▸ **TASK TO CARRY OUT**
Put the items into a Markdown table with the columns Row and Line. Begin at the line that contains "Looking at (left=34, top=253, right=130, bottom=406): man's", continue through the last line of the items, number the rows, and leave out blank lines.
──────── DATA SECTION
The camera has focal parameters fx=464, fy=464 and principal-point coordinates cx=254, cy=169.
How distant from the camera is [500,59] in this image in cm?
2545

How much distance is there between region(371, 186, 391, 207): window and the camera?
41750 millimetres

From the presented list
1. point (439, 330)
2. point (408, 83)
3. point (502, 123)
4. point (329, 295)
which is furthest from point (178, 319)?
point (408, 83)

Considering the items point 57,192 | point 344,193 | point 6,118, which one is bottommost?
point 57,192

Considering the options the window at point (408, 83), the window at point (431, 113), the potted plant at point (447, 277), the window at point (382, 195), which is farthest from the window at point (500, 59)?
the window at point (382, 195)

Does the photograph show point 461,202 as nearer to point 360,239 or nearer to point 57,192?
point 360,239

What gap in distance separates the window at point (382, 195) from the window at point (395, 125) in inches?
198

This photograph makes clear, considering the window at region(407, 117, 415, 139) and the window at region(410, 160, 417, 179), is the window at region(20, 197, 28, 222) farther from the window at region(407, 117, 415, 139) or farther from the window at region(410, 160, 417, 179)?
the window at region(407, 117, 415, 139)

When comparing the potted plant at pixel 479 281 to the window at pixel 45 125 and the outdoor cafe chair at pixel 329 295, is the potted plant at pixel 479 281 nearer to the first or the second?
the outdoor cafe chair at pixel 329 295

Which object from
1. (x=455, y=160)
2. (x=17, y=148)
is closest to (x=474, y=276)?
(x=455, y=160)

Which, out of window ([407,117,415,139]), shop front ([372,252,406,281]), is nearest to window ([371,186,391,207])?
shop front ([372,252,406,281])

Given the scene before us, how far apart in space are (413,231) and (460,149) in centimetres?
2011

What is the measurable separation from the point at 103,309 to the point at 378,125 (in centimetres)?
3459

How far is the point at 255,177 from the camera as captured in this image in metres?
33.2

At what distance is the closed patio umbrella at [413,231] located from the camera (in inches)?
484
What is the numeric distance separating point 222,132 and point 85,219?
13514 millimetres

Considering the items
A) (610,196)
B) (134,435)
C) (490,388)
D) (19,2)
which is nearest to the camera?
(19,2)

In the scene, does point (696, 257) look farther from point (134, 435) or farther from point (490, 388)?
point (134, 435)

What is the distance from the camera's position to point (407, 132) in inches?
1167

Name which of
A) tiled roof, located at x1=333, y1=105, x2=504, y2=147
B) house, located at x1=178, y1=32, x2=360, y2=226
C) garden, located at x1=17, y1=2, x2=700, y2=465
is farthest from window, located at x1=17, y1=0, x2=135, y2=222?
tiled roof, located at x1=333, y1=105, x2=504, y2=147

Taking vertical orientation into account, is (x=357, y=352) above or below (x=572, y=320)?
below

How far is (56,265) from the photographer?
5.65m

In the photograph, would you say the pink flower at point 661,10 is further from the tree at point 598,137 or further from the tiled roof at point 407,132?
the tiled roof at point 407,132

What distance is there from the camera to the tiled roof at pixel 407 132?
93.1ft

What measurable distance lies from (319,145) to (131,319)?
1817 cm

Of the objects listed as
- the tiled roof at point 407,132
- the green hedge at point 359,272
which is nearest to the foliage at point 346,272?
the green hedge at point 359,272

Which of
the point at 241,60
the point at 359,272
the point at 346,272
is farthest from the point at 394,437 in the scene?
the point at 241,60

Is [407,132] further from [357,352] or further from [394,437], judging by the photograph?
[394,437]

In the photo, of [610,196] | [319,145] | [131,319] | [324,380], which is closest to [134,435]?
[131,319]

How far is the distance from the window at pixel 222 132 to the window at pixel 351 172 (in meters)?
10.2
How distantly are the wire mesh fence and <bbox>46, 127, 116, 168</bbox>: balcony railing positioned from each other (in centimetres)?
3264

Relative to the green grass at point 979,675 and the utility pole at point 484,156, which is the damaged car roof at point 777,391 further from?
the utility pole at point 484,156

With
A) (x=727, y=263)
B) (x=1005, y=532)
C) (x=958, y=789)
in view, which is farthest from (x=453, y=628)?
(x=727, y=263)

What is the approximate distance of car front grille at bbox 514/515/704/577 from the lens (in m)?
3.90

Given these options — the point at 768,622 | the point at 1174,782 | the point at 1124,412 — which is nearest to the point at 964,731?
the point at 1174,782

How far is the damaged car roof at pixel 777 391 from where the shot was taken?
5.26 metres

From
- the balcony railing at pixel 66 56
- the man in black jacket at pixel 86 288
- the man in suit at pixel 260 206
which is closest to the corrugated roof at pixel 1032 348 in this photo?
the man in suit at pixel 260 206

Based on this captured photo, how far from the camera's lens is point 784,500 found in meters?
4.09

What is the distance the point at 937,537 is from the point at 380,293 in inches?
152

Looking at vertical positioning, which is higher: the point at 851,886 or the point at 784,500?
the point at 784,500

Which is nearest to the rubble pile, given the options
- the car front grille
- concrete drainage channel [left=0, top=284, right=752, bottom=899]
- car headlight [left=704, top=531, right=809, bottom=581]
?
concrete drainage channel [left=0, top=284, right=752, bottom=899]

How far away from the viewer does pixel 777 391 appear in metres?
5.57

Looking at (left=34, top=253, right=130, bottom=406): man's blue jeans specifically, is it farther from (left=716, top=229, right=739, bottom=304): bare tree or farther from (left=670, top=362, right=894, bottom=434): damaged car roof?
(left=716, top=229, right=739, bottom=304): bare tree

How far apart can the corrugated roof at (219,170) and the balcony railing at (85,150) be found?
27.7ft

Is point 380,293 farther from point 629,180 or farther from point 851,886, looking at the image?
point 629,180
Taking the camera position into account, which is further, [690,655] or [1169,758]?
────────────────
▸ **EXPECTED OUTPUT**
| Row | Line |
|---|---|
| 1 | Looking at (left=34, top=253, right=130, bottom=406): man's blue jeans specifically, is it farther from (left=716, top=229, right=739, bottom=304): bare tree or farther from (left=670, top=362, right=894, bottom=434): damaged car roof? |
| 2 | (left=716, top=229, right=739, bottom=304): bare tree |
| 3 | How far apart can the corrugated roof at (219,170) and the balcony railing at (85,150) be found? |
| 4 | 27.7ft |
| 5 | Is point 380,293 farther from point 629,180 or farther from point 851,886, looking at the image? |
| 6 | point 629,180 |
| 7 | Taking the camera position into account, which is further, [690,655] or [1169,758]? |